Exercise directions: Return each line of the listing below that contains the word "between". Letter case must match.

Data provided:
.....

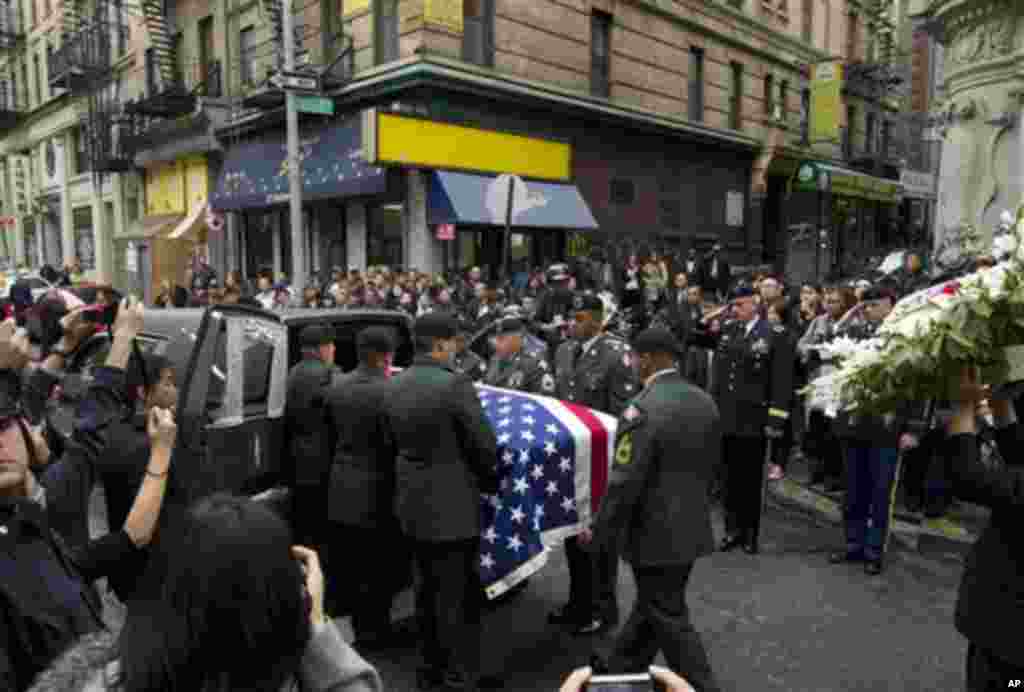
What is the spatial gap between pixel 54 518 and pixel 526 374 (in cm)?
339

.....

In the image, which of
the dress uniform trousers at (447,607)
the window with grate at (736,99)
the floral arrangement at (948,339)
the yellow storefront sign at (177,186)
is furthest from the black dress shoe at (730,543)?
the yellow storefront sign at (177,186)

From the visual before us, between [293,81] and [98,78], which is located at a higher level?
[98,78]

.....

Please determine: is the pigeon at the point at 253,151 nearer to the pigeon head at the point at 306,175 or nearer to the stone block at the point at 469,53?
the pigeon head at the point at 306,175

.....

Solution for this exercise:
What is the spatial gap between pixel 54 518 and pixel 526 374 (in cm)?
From the visual before us, between [293,81] and [98,78], which is located at a higher level?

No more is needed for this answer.